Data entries
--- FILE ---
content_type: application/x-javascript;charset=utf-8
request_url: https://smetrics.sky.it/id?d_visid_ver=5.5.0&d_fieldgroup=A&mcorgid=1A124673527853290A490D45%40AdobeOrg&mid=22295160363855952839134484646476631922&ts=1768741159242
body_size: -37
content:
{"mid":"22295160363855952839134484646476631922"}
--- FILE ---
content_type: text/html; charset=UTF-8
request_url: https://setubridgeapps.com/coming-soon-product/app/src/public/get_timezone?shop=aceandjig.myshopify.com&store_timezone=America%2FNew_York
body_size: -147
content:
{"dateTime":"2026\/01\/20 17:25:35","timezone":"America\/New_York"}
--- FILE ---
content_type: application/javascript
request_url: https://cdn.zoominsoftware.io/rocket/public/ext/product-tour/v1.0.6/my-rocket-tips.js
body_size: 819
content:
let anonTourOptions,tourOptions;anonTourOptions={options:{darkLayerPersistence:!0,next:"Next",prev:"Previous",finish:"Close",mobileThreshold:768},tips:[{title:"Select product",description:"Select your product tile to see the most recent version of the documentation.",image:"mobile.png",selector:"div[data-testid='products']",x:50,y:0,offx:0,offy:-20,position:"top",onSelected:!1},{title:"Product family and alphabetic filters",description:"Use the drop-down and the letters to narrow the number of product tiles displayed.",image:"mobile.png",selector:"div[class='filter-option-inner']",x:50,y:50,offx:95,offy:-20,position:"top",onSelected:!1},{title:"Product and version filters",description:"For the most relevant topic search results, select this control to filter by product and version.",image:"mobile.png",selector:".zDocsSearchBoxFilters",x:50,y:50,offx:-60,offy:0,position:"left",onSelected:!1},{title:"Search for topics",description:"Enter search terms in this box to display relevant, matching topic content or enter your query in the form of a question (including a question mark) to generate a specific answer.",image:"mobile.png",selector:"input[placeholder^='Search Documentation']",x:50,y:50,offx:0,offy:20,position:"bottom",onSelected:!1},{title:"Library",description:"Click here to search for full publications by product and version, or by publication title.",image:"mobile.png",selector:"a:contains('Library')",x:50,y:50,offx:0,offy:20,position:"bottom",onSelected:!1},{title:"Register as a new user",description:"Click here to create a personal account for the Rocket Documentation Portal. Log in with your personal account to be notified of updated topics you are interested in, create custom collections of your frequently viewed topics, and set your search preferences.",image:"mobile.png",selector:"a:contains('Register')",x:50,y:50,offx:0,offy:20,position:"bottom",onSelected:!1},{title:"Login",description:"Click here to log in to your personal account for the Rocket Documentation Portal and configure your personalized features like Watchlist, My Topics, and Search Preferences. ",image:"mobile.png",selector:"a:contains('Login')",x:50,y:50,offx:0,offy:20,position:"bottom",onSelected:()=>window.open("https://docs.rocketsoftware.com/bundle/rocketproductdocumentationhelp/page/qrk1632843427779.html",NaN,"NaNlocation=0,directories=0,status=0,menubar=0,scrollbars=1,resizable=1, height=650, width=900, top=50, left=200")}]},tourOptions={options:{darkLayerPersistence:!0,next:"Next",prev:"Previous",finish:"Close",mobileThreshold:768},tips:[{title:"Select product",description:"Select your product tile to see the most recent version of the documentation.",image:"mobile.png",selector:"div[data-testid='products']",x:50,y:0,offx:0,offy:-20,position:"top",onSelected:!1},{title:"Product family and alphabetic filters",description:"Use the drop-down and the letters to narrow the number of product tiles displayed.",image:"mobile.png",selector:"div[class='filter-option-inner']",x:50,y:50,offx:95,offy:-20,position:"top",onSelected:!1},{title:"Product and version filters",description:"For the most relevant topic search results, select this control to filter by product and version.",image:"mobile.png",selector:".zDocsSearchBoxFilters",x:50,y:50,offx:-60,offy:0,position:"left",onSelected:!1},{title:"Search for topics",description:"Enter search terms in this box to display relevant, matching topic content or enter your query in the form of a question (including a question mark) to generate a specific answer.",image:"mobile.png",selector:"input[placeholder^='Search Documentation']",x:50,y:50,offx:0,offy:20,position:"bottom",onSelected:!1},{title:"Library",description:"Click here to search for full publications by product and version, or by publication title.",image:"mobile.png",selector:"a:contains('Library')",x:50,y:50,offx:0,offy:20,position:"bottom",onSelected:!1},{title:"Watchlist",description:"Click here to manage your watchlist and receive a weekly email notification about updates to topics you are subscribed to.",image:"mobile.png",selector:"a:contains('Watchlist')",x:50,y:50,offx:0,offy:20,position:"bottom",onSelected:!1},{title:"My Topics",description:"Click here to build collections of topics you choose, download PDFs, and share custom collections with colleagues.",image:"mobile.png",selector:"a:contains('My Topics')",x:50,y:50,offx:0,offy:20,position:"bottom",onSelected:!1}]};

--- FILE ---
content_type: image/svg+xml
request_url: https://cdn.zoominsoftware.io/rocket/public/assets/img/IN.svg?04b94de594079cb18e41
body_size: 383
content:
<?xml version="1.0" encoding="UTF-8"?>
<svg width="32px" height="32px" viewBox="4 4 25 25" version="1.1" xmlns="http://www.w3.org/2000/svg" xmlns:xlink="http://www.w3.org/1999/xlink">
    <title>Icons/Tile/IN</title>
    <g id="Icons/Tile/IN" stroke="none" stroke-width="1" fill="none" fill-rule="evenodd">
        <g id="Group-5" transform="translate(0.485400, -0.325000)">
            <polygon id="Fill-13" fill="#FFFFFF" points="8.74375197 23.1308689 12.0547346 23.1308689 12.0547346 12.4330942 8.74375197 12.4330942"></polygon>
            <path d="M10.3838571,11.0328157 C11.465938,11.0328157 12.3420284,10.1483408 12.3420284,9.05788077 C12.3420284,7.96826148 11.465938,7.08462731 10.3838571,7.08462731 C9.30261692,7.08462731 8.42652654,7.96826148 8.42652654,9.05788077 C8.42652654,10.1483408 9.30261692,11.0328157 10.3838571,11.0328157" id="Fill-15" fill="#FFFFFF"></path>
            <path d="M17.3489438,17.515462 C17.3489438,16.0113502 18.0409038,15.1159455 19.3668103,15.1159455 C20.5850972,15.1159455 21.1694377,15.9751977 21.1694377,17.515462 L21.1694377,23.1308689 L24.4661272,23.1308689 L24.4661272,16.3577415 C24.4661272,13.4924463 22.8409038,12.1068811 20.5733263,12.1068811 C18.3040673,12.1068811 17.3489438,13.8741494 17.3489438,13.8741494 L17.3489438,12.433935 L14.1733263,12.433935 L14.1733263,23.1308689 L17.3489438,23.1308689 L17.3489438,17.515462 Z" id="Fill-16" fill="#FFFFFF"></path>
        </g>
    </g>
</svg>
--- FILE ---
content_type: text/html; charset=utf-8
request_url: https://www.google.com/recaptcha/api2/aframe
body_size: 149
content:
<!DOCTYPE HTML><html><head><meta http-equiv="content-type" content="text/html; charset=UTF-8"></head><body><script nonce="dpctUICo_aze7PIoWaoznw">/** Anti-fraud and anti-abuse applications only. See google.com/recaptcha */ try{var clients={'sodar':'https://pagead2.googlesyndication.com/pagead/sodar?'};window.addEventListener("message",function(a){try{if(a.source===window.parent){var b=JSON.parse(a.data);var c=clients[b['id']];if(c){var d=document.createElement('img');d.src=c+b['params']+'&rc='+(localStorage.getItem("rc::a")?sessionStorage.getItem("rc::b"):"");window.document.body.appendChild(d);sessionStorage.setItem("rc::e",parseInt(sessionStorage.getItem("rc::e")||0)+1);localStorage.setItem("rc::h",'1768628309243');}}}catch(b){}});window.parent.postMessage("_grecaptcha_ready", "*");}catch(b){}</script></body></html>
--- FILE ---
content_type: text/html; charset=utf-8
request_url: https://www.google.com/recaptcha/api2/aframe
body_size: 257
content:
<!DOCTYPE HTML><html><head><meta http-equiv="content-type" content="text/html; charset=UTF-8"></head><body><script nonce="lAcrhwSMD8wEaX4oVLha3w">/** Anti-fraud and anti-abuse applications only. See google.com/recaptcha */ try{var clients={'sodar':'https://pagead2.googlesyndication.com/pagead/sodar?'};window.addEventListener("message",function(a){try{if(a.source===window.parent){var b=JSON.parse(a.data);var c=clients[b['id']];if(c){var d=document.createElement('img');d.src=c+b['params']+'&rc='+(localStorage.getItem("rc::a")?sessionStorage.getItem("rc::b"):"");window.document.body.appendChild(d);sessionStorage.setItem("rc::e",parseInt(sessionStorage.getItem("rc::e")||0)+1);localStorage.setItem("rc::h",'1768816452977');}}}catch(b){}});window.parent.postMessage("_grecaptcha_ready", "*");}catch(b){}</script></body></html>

▶ Exercise objective
Checking each line above, count the ones that hold the word "zoominsoftware" and state the total alone.

▶ Answer space
2